**WHAT YOU ARE ASKED TO DO:**
Please leave out pictures and print exactly the lines from the one that has "sad teen with moving boxes" through the last line of the material below.

**RECORDS FOR PROCESSING:**
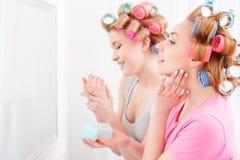 Dos chicas jóvenes cerca del espejo fotos de archivo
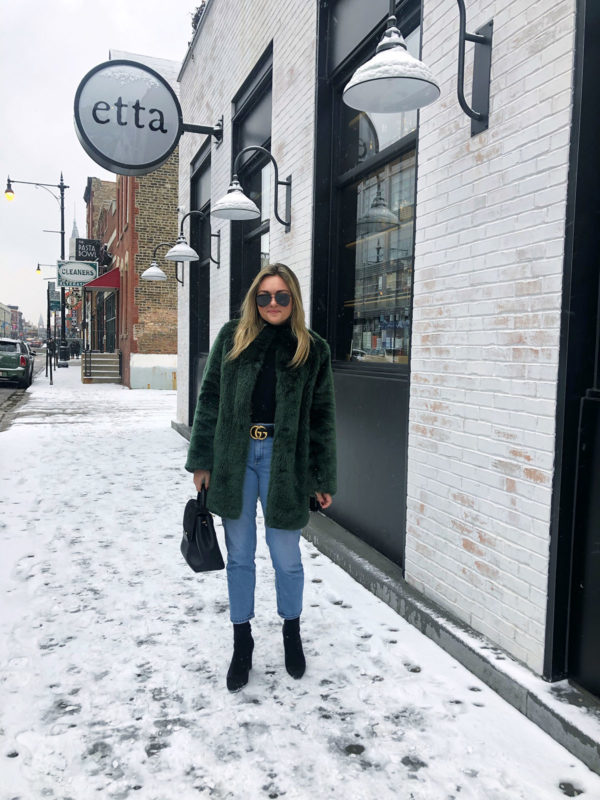 Bows & Sequins brunches at Etta in Chicago wearing a green faux fur coat, black turtleneck bodysuit, Gucci belt, mom jeans, and heels.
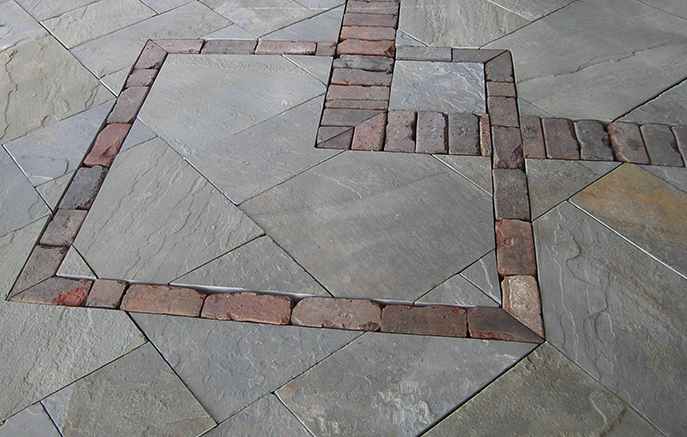 Used clay pavers are inlaid in the bluestone patio under the deck.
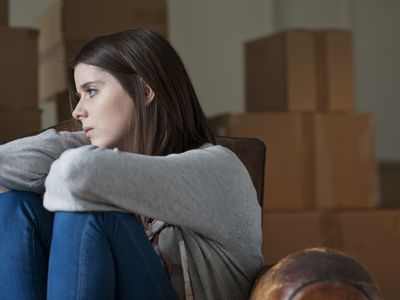 sad teen with moving boxes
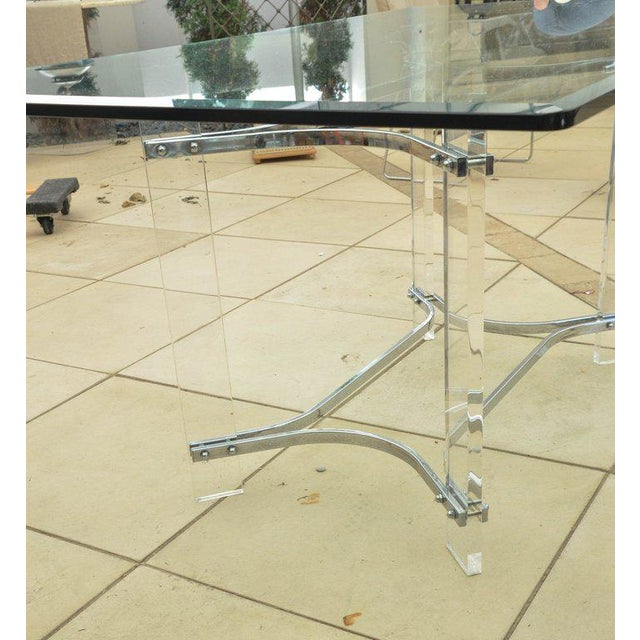 Mid-Century dining table by Charles Hollis Jones. The base is Lucite with chrome-plated metal supports. The glass top is...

**RESULT FOR THIS EXERCISE:**
 sad teen with moving boxes
 Mid-Century dining table by Charles Hollis Jones. The base is Lucite with chrome-plated metal supports. The glass top is...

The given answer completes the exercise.